Deutmeyer argues that cable and satellite providers should not view
services like HBOGo, which allows subscribers to view HBO content on
their mobile devices such as iPads, as the enemy. Instead, Deutmeyer
says that the HBOGo service will help providers, because it adds value
to the HBO subscription. "It really is a great retention tool for us,"
he said.

Tara
Maitra, SVP/GM, content and media sales, TiVo - 

which premiered Hulu Plus on Tivo Premiere DVRs this week - says that content players are also huge winners, since their
content is becoming easier to find. However, she states that some
providers, who like to act as "gatekeepers" to their content are finding
it difficult to keep those walls up. "Internet connected TVs break down
those [walls]," said Maitra.

Richard
Bullwinkle, chief evangelist for Rovi Corp., which produces much of the
technology that connected devices - namely Samsung - use, says the key
is to get the cable and satellite providers to understand how the
service works. "We are now in a world where consumers set the use
cases," said Bullwinkle. "It's no longer us sitting in a lab and saying 'what can we create that consumers might want?'" He comments that
service providers need to understand that connected devices and
services, like HBOGo, are not there to replace them but to enhance the
viewer's experience.

Marc
Sokol, EVP, marketing and business development, NeuLion, on the other
hand, sees a shift in how certain things, such as live events, will be
viewed by the audience. NeuLion is the exclusive streaming provider for
the NHL, and provides streams for the NFL, NBA and UFC as well.
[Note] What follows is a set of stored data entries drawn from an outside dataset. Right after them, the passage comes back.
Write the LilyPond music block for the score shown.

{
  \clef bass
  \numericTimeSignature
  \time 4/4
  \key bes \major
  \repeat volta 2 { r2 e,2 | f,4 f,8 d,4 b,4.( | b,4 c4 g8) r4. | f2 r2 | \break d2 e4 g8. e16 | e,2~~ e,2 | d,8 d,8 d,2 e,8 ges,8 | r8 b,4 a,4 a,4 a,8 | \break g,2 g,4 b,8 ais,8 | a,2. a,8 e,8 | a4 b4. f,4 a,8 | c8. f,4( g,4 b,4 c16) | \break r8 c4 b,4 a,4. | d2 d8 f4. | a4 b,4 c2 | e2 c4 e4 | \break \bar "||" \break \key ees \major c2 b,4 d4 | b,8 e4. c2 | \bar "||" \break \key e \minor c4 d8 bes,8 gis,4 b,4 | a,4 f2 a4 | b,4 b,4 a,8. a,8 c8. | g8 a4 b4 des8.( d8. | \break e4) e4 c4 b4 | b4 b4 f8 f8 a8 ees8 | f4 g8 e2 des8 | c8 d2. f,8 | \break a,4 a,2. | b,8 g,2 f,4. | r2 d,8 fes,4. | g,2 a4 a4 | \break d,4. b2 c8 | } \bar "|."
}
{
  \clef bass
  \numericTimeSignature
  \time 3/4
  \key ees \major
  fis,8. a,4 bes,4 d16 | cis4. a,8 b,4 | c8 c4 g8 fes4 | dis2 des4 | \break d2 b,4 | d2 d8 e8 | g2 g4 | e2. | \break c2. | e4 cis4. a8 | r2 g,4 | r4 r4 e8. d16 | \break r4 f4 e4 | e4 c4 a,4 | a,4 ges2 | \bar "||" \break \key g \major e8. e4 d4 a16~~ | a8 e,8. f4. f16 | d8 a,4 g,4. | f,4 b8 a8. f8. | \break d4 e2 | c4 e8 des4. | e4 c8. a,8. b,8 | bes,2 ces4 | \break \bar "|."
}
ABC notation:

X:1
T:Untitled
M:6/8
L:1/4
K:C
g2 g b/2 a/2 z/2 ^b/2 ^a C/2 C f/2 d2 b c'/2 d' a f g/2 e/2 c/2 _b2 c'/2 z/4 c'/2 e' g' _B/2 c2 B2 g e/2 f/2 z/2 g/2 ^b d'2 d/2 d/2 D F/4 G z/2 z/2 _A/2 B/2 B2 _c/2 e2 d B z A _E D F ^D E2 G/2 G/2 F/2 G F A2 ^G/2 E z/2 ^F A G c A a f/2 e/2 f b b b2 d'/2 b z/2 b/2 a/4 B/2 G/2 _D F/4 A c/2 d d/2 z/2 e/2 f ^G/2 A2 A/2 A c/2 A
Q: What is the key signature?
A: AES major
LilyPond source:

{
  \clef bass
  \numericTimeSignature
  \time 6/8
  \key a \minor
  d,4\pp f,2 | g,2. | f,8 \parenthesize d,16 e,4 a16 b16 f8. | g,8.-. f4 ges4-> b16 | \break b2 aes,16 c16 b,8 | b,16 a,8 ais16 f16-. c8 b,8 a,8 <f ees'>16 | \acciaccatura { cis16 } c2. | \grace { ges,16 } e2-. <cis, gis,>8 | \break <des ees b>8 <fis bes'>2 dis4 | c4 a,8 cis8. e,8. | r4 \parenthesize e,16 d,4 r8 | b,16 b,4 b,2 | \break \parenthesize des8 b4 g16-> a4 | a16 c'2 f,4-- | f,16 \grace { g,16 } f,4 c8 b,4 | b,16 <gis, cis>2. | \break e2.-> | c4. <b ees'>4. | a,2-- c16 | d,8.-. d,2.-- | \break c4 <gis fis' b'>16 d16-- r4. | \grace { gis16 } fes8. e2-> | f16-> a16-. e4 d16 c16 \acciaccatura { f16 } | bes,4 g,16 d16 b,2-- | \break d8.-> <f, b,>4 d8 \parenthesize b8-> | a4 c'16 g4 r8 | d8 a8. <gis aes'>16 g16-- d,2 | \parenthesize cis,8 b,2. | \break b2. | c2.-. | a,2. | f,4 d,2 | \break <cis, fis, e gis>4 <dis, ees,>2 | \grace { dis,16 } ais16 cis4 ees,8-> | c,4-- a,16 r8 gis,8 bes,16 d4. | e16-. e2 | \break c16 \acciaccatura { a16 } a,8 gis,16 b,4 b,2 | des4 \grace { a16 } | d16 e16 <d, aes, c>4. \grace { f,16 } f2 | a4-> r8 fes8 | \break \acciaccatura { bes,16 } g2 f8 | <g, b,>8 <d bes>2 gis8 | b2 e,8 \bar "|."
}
Sokol
argues that in the realm of live sports, the streaming experience far
exceeds what broadcast television provides. "They [viewers] want
multiple cameras, they want the ability to have these multiple audio
feeds, they want the ability to vote and judge the fight by themselves
and interact with Twitter," said Sokol. "All of this is only available
when you have an internet-connected television set." Sokol believes that
connected television will become the de facto method of viewing live
sporting events.

Bullwinkle
countered that while connected mobile devices such as iPads and tablets
are well-received by the public, interactive television is not, because
mobile devices are a more personal experience while the tube is still
considered a more communal one. Bullwinkle states that the interfaces on
televisions are usually more confusing compared to the more simplistic
ones on mobile devices. Maitra commented that TiVo's iPad app is meant
to aid television watching, and makes viewing a "two-screen experience."

Deutmeyer
said that his company's HBOGo service gives viewers many options that
previously were not available. "There are just a lot of different ways
that people want to consume content," said Deutmeyer. "Where they watch
HBO is really kind of up to them."

The
panel all agreed on one thing: Today's viewers have many more options
for how they want to receive their content, and the connected devices
industry is finding new and better ways to provide that.

"I don't care what channel my show is [on], I just care about the show," said Bullwinkle.